The other part is the actual IP data being transferred, using the encryption and authentication

methods agreed upon in the IKE negotiation. This can be accomplished in a number of ways;

by using the IPSec protocol ESP.

To set up a Virtual Private Network (VPN), you do not need to configure an Access Policy

to enable encryption. Just fill in the following settings: VPN Name, Source Subnet (Local Net),

Destination Gateway (If LAN-to-LAN), Destination Subnet (If LAN-to-LAN) and Authentication

Method (Pre-shared key or Certificate). The firewalls on both ends must use the same Pre-

shared key or set of Certificates and IPSec lifetime to make a VPN connection.

Introduction to PPTP

PPTP, Point-to-Point Tunneling Protocol, is used to provide IP security at the network

layer.

A PPTP based VPN is made up by these parts:

•

Point-to-Point Protocol (PPP)

•

Authentication Protocols (PAP, CHAP, MS-CHAP v1, MS-CHAP v2)

•

Microsoft Point-To-Point Encryption (MPPE)

•

Generic Routing Encapsulation (GRE)

PPTP uses TCP port 1723 for it's control connection and uses GRE (IP protocol 47) for

the PPP data. PPTP supports data encryption by using MPPE.

Introduction to L2TP

L2TP, Layer 2 Tunneling Protocol, is used to provide IP security at the network layer.
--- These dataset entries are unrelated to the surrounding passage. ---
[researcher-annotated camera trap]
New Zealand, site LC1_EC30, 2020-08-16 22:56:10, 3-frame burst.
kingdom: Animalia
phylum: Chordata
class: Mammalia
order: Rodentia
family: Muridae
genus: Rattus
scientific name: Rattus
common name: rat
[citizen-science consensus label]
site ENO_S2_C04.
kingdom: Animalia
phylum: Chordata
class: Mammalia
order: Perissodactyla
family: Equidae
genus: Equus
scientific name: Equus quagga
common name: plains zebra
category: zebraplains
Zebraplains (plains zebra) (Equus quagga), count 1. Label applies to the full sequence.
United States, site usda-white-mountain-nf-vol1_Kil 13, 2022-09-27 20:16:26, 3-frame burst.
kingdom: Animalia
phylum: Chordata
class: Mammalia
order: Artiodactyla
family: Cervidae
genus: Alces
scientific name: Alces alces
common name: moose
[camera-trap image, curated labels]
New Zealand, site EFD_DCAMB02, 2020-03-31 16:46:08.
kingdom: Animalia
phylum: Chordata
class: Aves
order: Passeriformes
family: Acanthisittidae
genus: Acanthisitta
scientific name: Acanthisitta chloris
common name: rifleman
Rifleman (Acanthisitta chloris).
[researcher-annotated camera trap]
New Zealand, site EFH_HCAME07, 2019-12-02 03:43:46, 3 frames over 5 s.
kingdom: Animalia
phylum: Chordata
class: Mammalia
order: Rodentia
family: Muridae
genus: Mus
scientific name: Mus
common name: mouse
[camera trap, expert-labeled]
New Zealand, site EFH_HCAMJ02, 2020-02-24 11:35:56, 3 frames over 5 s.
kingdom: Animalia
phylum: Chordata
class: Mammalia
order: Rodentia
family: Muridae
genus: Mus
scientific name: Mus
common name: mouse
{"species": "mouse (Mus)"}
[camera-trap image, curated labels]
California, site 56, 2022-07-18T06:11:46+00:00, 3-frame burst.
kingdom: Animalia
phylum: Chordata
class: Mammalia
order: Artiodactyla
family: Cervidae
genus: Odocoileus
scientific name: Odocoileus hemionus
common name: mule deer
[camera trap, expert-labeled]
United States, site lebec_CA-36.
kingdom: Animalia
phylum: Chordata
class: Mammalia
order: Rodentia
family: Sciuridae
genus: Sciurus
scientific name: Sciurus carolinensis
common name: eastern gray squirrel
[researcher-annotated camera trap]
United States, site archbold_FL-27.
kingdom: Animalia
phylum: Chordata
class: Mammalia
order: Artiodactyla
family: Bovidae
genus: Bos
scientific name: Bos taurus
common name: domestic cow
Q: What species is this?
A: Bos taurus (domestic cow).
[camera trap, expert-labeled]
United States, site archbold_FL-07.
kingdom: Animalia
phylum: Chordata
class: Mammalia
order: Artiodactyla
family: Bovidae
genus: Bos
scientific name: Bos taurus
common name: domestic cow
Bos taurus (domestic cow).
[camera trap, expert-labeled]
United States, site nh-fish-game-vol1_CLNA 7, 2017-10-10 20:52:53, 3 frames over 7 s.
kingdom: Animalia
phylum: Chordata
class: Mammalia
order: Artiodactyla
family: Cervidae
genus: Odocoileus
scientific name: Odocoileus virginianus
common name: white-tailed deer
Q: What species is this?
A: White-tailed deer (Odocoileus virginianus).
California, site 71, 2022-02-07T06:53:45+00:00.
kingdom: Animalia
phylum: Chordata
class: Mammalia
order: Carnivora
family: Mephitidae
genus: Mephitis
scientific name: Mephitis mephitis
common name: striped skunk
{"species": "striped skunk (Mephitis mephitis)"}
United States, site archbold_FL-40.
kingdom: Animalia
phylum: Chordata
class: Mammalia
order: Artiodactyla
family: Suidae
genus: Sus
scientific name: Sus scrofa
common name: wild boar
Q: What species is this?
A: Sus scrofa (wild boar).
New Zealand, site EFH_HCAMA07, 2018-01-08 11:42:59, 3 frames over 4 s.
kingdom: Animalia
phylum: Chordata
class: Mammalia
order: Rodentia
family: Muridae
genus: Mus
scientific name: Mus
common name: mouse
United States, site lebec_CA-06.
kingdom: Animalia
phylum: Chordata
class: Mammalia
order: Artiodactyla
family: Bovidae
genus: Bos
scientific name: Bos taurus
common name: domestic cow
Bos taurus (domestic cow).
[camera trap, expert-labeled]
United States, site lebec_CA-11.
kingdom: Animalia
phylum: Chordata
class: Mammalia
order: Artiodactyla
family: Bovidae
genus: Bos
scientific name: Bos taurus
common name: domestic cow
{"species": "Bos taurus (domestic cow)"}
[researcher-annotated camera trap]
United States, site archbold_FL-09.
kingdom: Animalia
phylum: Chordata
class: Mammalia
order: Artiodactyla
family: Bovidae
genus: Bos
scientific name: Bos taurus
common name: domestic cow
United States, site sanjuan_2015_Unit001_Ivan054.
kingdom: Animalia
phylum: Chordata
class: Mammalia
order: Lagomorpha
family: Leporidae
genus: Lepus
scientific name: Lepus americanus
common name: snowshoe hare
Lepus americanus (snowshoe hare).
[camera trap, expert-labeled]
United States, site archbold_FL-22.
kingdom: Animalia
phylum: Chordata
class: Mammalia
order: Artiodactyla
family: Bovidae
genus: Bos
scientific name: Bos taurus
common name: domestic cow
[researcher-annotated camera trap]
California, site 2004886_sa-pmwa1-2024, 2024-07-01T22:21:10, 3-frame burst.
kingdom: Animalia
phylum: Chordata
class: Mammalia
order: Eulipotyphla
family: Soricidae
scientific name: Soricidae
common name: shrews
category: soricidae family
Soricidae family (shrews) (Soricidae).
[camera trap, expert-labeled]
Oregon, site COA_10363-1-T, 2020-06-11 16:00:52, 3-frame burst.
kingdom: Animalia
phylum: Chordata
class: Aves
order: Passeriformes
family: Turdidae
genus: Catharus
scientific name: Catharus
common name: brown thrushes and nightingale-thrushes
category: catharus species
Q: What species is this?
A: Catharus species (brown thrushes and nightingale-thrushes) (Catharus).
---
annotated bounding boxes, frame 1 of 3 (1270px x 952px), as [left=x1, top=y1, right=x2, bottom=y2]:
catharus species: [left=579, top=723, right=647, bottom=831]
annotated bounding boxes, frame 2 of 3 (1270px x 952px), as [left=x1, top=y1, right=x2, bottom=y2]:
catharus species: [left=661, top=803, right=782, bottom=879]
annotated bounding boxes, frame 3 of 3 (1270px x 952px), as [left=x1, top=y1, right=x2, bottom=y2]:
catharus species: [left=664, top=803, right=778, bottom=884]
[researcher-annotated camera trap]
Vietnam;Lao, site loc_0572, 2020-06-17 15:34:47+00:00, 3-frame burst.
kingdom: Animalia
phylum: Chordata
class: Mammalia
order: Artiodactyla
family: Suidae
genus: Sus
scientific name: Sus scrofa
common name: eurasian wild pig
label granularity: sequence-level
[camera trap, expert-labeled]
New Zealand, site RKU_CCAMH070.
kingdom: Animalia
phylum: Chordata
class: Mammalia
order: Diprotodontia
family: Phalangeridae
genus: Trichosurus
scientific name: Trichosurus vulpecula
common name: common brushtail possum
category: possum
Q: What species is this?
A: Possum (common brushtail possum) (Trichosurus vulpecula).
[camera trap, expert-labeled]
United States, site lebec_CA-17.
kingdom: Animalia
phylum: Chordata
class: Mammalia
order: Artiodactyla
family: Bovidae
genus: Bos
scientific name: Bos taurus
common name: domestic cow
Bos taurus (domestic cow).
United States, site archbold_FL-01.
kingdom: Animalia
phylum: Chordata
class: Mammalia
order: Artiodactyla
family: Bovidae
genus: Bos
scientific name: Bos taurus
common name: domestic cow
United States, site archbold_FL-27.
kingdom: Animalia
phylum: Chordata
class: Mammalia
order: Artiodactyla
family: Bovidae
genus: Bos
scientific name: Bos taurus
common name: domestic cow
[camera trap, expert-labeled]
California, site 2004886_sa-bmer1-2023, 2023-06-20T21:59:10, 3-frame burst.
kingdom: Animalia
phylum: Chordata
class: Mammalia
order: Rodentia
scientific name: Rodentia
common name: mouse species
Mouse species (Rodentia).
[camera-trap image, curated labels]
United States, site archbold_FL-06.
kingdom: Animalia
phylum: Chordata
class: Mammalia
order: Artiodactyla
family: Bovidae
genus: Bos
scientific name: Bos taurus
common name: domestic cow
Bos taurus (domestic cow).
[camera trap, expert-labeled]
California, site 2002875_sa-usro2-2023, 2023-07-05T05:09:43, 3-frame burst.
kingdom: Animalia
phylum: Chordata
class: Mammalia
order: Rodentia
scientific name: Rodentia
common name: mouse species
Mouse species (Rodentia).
An L2TP based VPN is made up by these parts:

•

Point-to-Point Protocol (PPP)

•

Authentication Protocols (PAP, CHAP, MS-CHAP v1, MS-CHAP v2)

•

Microsoft Point-To-Point Encryption (MPPE)

L2TP uses UDP to transport the PPP data, this is often encapsulated in IPSec for

encryption instead of using MPPE.

Point-to-Point Protocol

PPP (Point-to-Point Protocol) is a standard for transporting datagram’s over point-to-point

links. It is used to encapsulate IP packets for transport between two peers.

PPP consists of these three components:

•

Link Control Protocols (LCP), to negotiate parameters, test and establish the link.

•

Network Control Protocol (NCP), to establish and negotiate different network

layer protocols (DFL-1100 only supports IP)

•

Data encapsulation, to encapsulate datagram’s over the link.

To establish a PPP tunnel, both sides send LCP frames to negotiate parameters and test

the data link. If authentication is used, at least one of the peers has to authenticate itself

before the network layer protocol parameters can be negotiated using NCP. During the LCP

and NCP negotiation optional parameters such as encryption, can be negotiated. When LCP

and NCP negotiation is done, IP datagram’s can be sent over the link.